When you use the services of a proofreader or editor, it’s important to make sure that you are fully prepared to pass your work over to them, including getting ‘the basics’ in place so you can get as much value from your professional proofreader as possible. I’ve put together a few tips for you to keep in mind that will help you:
Make sure you give clear, straightforward instructions on exactly how you want your work to be completed, such as correcting wrong spelling, typographical errors, punctuation and proof-editing (where the sentence written needs to be adjusted so that it is clear what the author of the piece of work means).
Make sure your proofreader knows beforehand how you are going to send the work, i.e., hard copy or via email. If emailing, make sure you specify the file format - usually, it’s a good idea to send as a Word document or a PDF. Your proofreader will need to know how he/she is going to receive the work, so that they are aware of when they can expect it and can also give you an estimate of turnaround time and the cost in sending it back to you.
Make sure that your proofreader has clear deadlines from the start. You may be writing a book or a shorter piece of work such as a thesis. Your proofreader will need to know when they are required to return your work to you, so that they can fit it into their schedule.

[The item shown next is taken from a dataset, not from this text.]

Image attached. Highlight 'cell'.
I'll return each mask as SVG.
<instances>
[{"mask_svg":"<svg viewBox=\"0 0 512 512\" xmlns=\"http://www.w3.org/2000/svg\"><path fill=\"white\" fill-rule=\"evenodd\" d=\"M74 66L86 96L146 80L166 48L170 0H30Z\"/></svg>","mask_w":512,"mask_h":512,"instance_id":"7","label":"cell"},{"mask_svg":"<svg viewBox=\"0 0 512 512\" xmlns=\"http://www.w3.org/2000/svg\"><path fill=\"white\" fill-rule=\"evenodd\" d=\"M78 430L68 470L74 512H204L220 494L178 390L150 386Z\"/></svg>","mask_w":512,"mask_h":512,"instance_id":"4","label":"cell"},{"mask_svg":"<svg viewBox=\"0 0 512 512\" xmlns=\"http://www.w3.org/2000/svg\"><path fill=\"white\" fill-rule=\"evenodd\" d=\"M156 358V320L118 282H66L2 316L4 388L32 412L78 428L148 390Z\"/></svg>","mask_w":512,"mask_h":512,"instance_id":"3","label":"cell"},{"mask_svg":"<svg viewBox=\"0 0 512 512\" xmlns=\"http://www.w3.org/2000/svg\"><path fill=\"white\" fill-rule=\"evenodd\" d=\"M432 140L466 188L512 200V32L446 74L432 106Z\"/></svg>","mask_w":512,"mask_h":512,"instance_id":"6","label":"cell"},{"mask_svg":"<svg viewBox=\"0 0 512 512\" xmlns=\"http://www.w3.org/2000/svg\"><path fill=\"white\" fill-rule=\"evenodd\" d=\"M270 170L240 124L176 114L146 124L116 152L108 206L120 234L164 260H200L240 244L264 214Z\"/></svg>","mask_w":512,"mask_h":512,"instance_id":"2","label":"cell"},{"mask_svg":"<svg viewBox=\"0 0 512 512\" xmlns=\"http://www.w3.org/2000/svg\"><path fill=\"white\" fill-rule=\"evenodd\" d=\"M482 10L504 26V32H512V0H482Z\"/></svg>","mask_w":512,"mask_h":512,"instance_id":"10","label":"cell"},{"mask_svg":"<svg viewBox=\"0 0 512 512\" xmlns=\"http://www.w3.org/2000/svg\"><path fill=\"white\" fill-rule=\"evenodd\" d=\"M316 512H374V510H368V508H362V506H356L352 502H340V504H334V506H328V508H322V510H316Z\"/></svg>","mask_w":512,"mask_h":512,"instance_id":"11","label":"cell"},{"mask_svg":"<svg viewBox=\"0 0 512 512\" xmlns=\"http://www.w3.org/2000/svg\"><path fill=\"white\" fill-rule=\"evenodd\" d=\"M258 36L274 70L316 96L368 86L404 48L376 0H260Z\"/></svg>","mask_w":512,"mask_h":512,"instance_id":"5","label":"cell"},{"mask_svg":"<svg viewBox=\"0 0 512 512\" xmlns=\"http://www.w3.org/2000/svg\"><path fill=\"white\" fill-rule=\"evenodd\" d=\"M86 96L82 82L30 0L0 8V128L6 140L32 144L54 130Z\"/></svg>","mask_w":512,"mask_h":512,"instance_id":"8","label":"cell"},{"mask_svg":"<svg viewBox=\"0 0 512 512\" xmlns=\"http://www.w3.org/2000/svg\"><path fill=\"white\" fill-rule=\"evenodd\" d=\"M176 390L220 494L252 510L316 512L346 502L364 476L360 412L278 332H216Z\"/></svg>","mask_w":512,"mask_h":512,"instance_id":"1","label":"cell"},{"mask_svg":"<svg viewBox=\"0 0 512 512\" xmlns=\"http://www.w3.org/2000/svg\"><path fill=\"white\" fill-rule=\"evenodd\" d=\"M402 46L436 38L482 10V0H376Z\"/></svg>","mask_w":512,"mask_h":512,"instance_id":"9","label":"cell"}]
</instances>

Make sure you let your proofreader know how much work you want them to do. Some people ask for their work to be ‘perfect’ before it is returned and others only require the proofreader to spot the obvious mistakes in the piece of work.
Make sure you supply your proofreader with all the materials necessary. I.e., style sheets, which should give full instructions on spelling, grammar, punctuation and format. Some companies and publishers have certain ways that they like their printed compositions to look - it’s worthwhile having one of these, but it’s not a problem if you haven’t got one.
Also, it is handy for your proofreader to know when you are going to be available to speak to if there should be any problems with the work which need to be discussed urgently.
Give your proofreader enough time to allow them to read your work several times over and do
any changes necessary. They will need to read it to know what it is about. They will need to read it to make the necessary changes and then they will need to read it again to make sure it is as near perfect as it can be before they send it back to you.
Make sure that you are aware of pricing structures. Ask for an estimation in advance (try providing a sample of your work alongside this request) and details of any extras to prevent any surprises when the bill arrives. Don’t forget: expecting low pricing is out of the question if you expect your work to be of a professional standard.
You and your proofreader both want the work that is being produced to be as perfect as possible. Therefore, your proofreader may suggest changes in the words you have written, so that the target audience for your work gets the required information from what they are reading without confusion or boredom.
After the work has been completed, your proofreader may ask you to write a recommendation for them, so that they can put it on their website and social media channels. Of course, don’t feel obliged to recommend, but if you’ve received a great service then there’s not a proofreader out there that wouldn’t love to hear this!